Ancel glanced over to where Irmina rode next to the Dagodins. Their gazes locked, and she offered him a smile. Weariness showed in the tightness of her eyes. The horses’ hung their heads, and the men and women rode with shoulders slumped. Some shook themselves from dozing in the saddle.
“Past time to make camp,” Ancel said. With the recognition of their fatigue he noticed his own aches.
“Agreed.” Ryne nodded toward a hill. “The base of that would offer a place to stay warm and the hilltop would give our guards a good vantage.”
“Mirz,” Ancel called as he angled to the likely campsite.
Mirza spurred his horse forward. “Yes?”
“We’ll make camp there. Charra and I will take first watch. Get as much rest for you and the others as you can.”
After a dip of his head Mirza rode to the Dagodins. A brief conversation passed before relieved expressions crossed many a face.
The soldiers settled in under blankets, bunched close together among the rocks. Ryne was a bigger mound away from them. Ancel sat with his back to a boulder on the hilltop, Charra’s white form a few steps away. Irmina had chosen to say close to him.
“You should get some sleep also,” she said.
“I can’t. Enough people have died on my watch. I won’t lose another. Not today.”
“My zyphyl will keep watch. No shadeling can get close without him sensing anyway. Even if they use a portal, he will sense the Forging.”
“It didn’t seem to make much of a difference earlier.” He wanted to words back even as he said them.
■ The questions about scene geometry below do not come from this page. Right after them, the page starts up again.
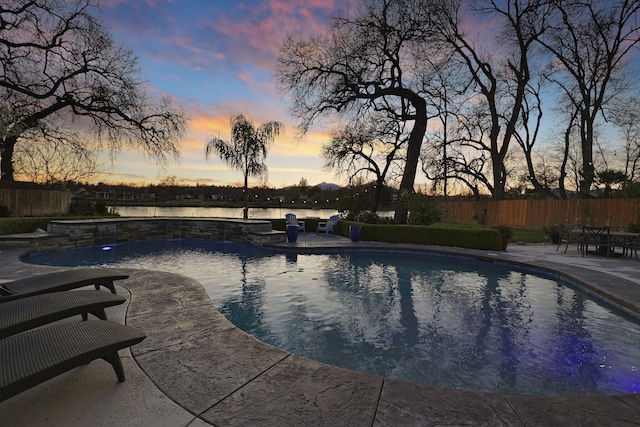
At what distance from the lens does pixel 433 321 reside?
4723 mm

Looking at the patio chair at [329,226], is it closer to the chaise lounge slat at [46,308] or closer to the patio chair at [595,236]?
the patio chair at [595,236]

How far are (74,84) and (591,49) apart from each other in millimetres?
27967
A brief silence followed before she answered. “I didn’t know what to look for then. Now, I do. Besides, he says the shadelings found us by use of Ryne’s Forge that destroyed the Wraithwood.”
He faced her, frowning. “Is it suggesting Ryne did it on purpose?” He didn’t wish to comprehend such a suggestion much less believe it, but the animosity between her and Ryne had become obvious to him. Whenever he broached the subject she avoided it.
“No,” she said, waving him off, “nothing of the sort. Just that the shadelings were able to find us because of his Forge. When I told my pet of what happened in Aldazhar, he felt Amuni’s Children might have been tracking us in that fashion all along.”
Ancel gave the suggestion some thought. At various times during their trek there had been cause to use powerful Forges. When they first entered the Sands of the Abandoned they had fought off a cohort of Ashishins and Dagodins sent by the Tribunal. Another time they battled a shadebane. There was also the instance where the Forgers delved beneath the Sands to locate water. Last had been an attempt to divert or lessen one of the storms that seemed to chase them since entering Ostania. They had failed in that, but the amount of power expended had been great. The various shadeling attacks during the journey seemed random, but now they made sense.
Coincidence, my students, is nothing more than the birth child of intricate planning. Galiana’s favorite saying echoed in his head.
“Your pet might be right,” he said.
“That’s not all.”
Eyebrows raised, he waited.
“The earlier storm,” she paused as if uncertain of her words, “the zyphyl helped to lessen it. He says these storms aren’t natural.”
The statement was surprising. “A Forging?”
Irmina closed her eyes, brows furrowed for a moment. “He still won’t say.” She opened her eyes. “But insists they aren’t natural.”